I am a 25 year old butcheyfemme queer with rubbish on my mind and sparkles everywhere else
"The only problem with parking your car here [in the uni carpark which is a 20 seconds from the building] is you have to walk to get to it"
"I put on a stone in weight over a year from drinking Irn Bru [national Scottish drink with more fizz than sherbet]"
"I know where my fuse box is"
"She's such a bitch, her decrepit face is always moaning about something. Ssh, here she comes. Hi michelle u r my best friend"
"Oh My God. That girl has fingerless gloves on" [directed at me]
"I'm too scared to tell him I don't like that position It hurts my back and cramps my toes" [don;t even wanna imagine]
"I only drink hot water with a slice of lemon" [I pulled]
"I hate this place. It's on 5 floors" [probably me]
"Do you think he is gay?" [referring to the bleached blonde boy with a wrist limper than his penis]
"Do my arms look flabby in this" [yes]
"My pussy is sick" [I can tell by the look on your face]
"Being at uni is so different to being at school" [aha...]
"I have to go, my boyfriend [in the tracksuit] says i must meet him now or he'll go without me and batter me later. He's really nice, I think you'll like him."
"I was so drunk last night that I slipped off the curb" [wow, those 2 vodkas must have been really leathel...]
"Lesbians are men"
"I was on the phone all night. Jason called me 6 times to tell me he loved me"
"I had soup for breakfast"
"I had nothing for breakfast. Breakfast is so unhealth"
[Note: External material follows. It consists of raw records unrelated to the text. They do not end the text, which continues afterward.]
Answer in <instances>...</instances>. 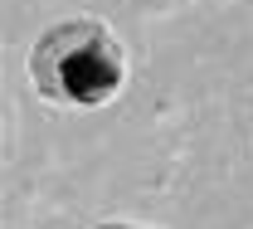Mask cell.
<instances>
[{
  "label": "cell",
  "mask_w": 253,
  "mask_h": 229,
  "mask_svg": "<svg viewBox=\"0 0 253 229\" xmlns=\"http://www.w3.org/2000/svg\"><path fill=\"white\" fill-rule=\"evenodd\" d=\"M30 78L39 98L88 112L122 93L126 54L102 20H59L30 44Z\"/></svg>",
  "instance_id": "6da1fadb"
},
{
  "label": "cell",
  "mask_w": 253,
  "mask_h": 229,
  "mask_svg": "<svg viewBox=\"0 0 253 229\" xmlns=\"http://www.w3.org/2000/svg\"><path fill=\"white\" fill-rule=\"evenodd\" d=\"M97 229H141V225H122V220H107V225H97Z\"/></svg>",
  "instance_id": "7a4b0ae2"
}]
</instances>
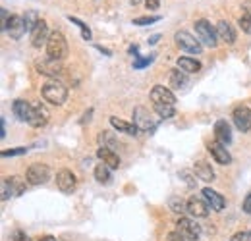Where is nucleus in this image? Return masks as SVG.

"Is Clinton still president?"
Fuck, I could be here all day. It's the best bit about smoking solo, listening to all the dyed haried, over made-up, superficial girls exasperating over their 18 boyfriends and how 'up' on world issues they are. You'd think I went to 'Kindergarten for Slags' not university for beings with more than a milimetre of brain space.